# Overview
This assignment is a review for the final exam. It is not required, but you can earn a maximum of 5 points of extra credit toward your Assignments grade by completing it and submitting it by NEXT Monday night (as you would a homework assignment). Note that you do not necessarily need to do everything in this notebook to receive 5 points of extra credit; you can cover your bases / increase your odds of getting full EC points by answering all questions. Again, this is NOT MANDATORY. This is intended to give an indication of what material may appear on the final exam (the question types will be similar to the midterm), as well as a chance to improve your grade. We strongly recommend that you work through the problems and convince yourself that you have gotten to the right answer. Some solutions / examples *may* be posted next Tuesday (after the deadline to submit answers for extra credit). As always, you are welcome to come to office hours to discuss the questions. 

In [None]:
# General imports
import os
import cortex
import numpy as np
import matplotlib.pyplot as plt
import neurods
from scipy.stats import zscore
from neurods import stats as nds
%matplotlib inline
%config InlineBackend.figure_format = 'retina'
plt.rcParams['image.interpolation'] = 'nearest'
plt.rcParams['image.cmap'] = 'viridis'
plt.rcParams['image.aspect'] = 'auto'

# 1. Create artificial data
One way to demonstrate that you have understood an analysis procedure is to generate an artificial data set, and then analyze that data set as if it were real. This is a useful exercise, because the process of creating a fake data set is closely related to the process of making a statistical model of real data. Here, your task will be to fabricate an artificial data set and then analyze it. You will begin by creating a design matrix that you will make up with arbitrarily chosen onset times for two conditions. You will specify a weight for each condition, and then generate data for which a specific subset of the voxels in the brain show a difference between those conditions. 

Once you have generated the data, you will analyze the data to see if (1) you can correctly recover the weights you made up for each condition, and (2) whether a contrast between the two conditions generates differences between weights in the locations where you specified there should be differences. 
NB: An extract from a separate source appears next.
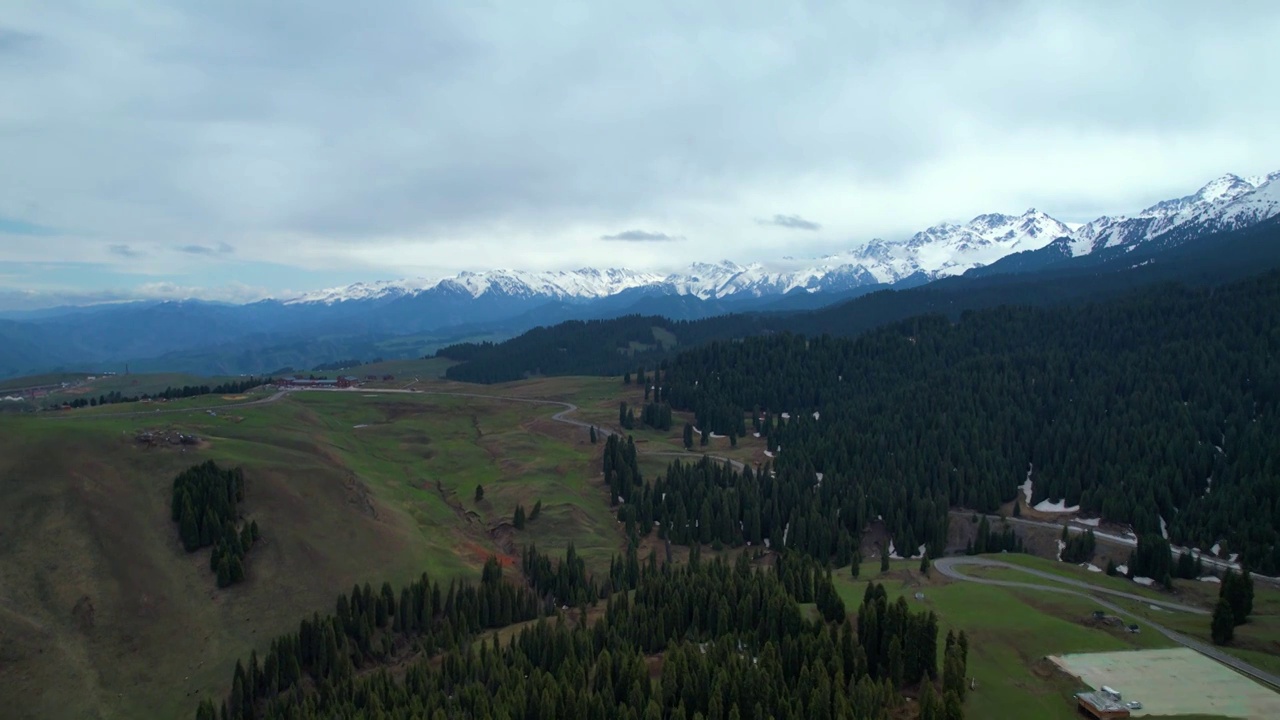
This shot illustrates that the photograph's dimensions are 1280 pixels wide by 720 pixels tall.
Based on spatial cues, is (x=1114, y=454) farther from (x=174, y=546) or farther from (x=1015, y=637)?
(x=174, y=546)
We will walk you through this process step by step. Each step will make use of concepts you have learned in the class.

In [None]:
# Use the data we have already worked with for the MNI brain as a template:
data_file = os.path.join(neurods.io.data_list['fmri'], 'word_picture', 's03.nii.gz')
data_real = neurods.io.load_fmri_data(data_file, mask=None)
print('Loaded data is of shape: ', data_real.shape)
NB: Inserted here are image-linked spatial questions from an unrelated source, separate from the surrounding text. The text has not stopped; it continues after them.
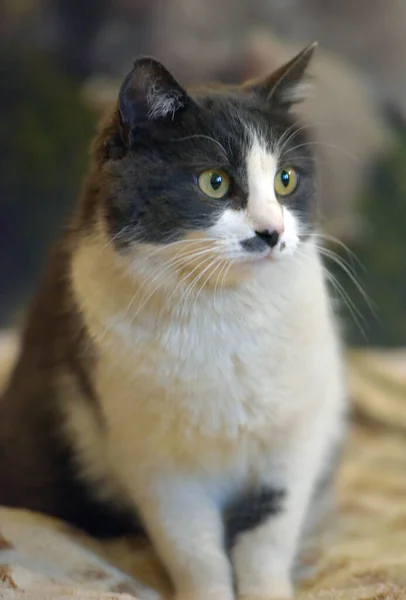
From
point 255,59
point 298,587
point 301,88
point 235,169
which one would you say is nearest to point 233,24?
point 255,59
The first step in this process is to create a data set that is of shape (time x voxels) that is simply Gaussian random noise. This represents our starting assumption, that if nothing is happening in the brain, the signals we measure will simply look like samples from a random Gaussian distribution. 
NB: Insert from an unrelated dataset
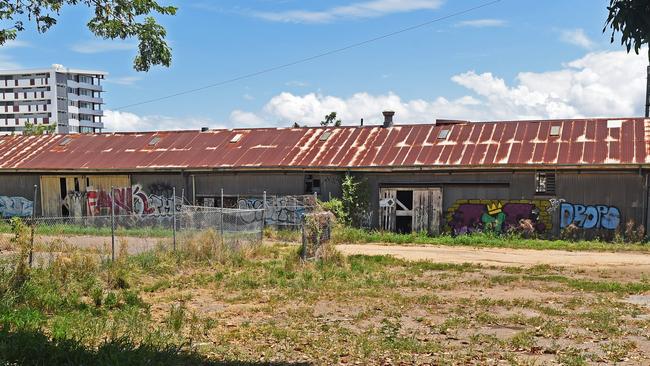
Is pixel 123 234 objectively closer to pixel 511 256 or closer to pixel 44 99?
pixel 511 256

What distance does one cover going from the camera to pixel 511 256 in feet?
64.1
We will create this data as if it is the result of having measured the brain in our fake experiment - meaning, we will have to assume some size for the brain we have measured, and we will have to determine a number of time points that exist in our fake experiment. 

In [None]:
# Create a new data set using np.random.randn that has the same number of voxels as the experiment above,
# but has 100 time points. We will assume a 2 second TR.
data_fake = # ??

In [None]:
### STUDENT ANSWER
data_fake = np.random.randn(100, *data_real.shape[1:])
print(data_fake.shape)

Next, we will create an experimental design matrix ($X$) for our fake experiment, with two conditions (call them "finger tapping" and "rest"). We will dictate that the conditions were on for 10 seconds at a time. The two conditions should be on at different times, and there should be a gap of 4 seconds between conditions. Assume a 2-second TR.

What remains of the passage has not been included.